How to Set Up RAG on Vercel and Neon (in 10 minutes)

If you're shipping an AI app on Next.js, the boring-but-correct stack for RAG is Neon Postgres + pgvector + Vercel AI SDK. Serverless, no extra vector DB, no new bills. Here's the whole thing in five steps.

1. Provision Neon and enable pgvector

Create a project at neon.tech, then in the SQL editor:

CREATE EXTENSION IF NOT EXISTS vector;

CREATE TABLE documents (
  id           bigserial PRIMARY KEY,
  content      text NOT NULL,
  embedding    vector(1536) NOT NULL,
  created_at   timestamptz DEFAULT now()
);

CREATE INDEX ON documents USING hnsw (embedding vector_cosine_ops);

HNSW is the fast approximate index. Use 1536 dimensions for OpenAI text-embedding-3-small; change if you pick another model.

2. Install dependencies

pnpm add ai @ai-sdk/openai @neondatabase/serverless

Add DATABASE_URL and OPENAI_API_KEY to your Vercel project env vars.

3. Ingestion

Chunk your documents (a paragraph splitter works for most cases - see our context window assembly guide for advanced strategies), then embed and insert:

import { embedMany } from 'ai'
import { openai } from '@ai-sdk/openai'
import { neon } from '@neondatabase/serverless'

const sql = neon(process.env.DATABASE_URL!)

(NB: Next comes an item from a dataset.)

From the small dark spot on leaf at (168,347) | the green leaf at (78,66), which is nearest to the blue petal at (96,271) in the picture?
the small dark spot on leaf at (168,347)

export async function ingest(chunks: string[]) {
  const { embeddings } = await embedMany({
    model: openai.embedding('text-embedding-3-small'),
    values: chunks,
  })

  await Promise.all(
    chunks.map((content, i) =>
      sql`INSERT INTO documents (content, embedding)
          VALUES (${content}, ${JSON.stringify(embeddings[i])})`
    )
  )
}

4. Retrieval

Embed the query, run a cosine-distance search (<=>), grab the top K:

import { embed } from 'ai'
import { openai } from '@ai-sdk/openai'
import { neon } from '@neondatabase/serverless'

const sql = neon(process.env.DATABASE_URL!)

export async function retrieve(query: string, k = 5) {
  const { embedding } = await embed({
    model: openai.embedding('text-embedding-3-small'),
    value: query,
  })

  return sql`SELECT content
             FROM documents
             ORDER BY embedding <=> ${JSON.stringify(embedding)}
             LIMIT ${k}`
}

5. Wire it into a chat route

In app/api/chat/route.ts:

import { streamText, convertToModelMessages } from 'ai'
import { openai } from '@ai-sdk/openai'
import { retrieve } from '@/lib/rag'

export async function POST(req: Request) {
  const { messages } = await req.json()
  const last = messages.at(-1)?.content ?? ''

  const docs = await retrieve(last)
  const context = docs.map((d) => d.content).join('\n---\n')

  const result = streamText({
    model: openai('gpt-4o'),
    system: `Answer using ONLY the context below.\n\nCONTEXT:\n${context}`,
    messages: convertToModelMessages(messages),
  })

  return result.toUIMessageStreamResponse()
}

Deploy. That's a working RAG app.

What's next

This minimal setup will carry you through a prototype. Before production:

Evaluate it. Track Recall@K, MRR, and end-to-end answer quality. See our evaluation guide.
Tune chunking and context assembly. Top-K alone leaves quality on the table - see context window assembly.
Add a graph layer for multi-hop questions. Vector RAG can't answer "which of Alice's projects use the same dependency as Bob's?" Read our Graph RAG on Vercel + Neon guide next.
Compare frameworks before scaling up. See the 5 best open source Graph RAG tools.

If you'd rather not assemble all this by hand, TypeGraph wraps ingestion, retrieval, evaluation, and a graph layer behind a TypeScript SDK that runs on the same Neon instance.

How to Set Up RAG on Vercel and Neon (in 10 minutes)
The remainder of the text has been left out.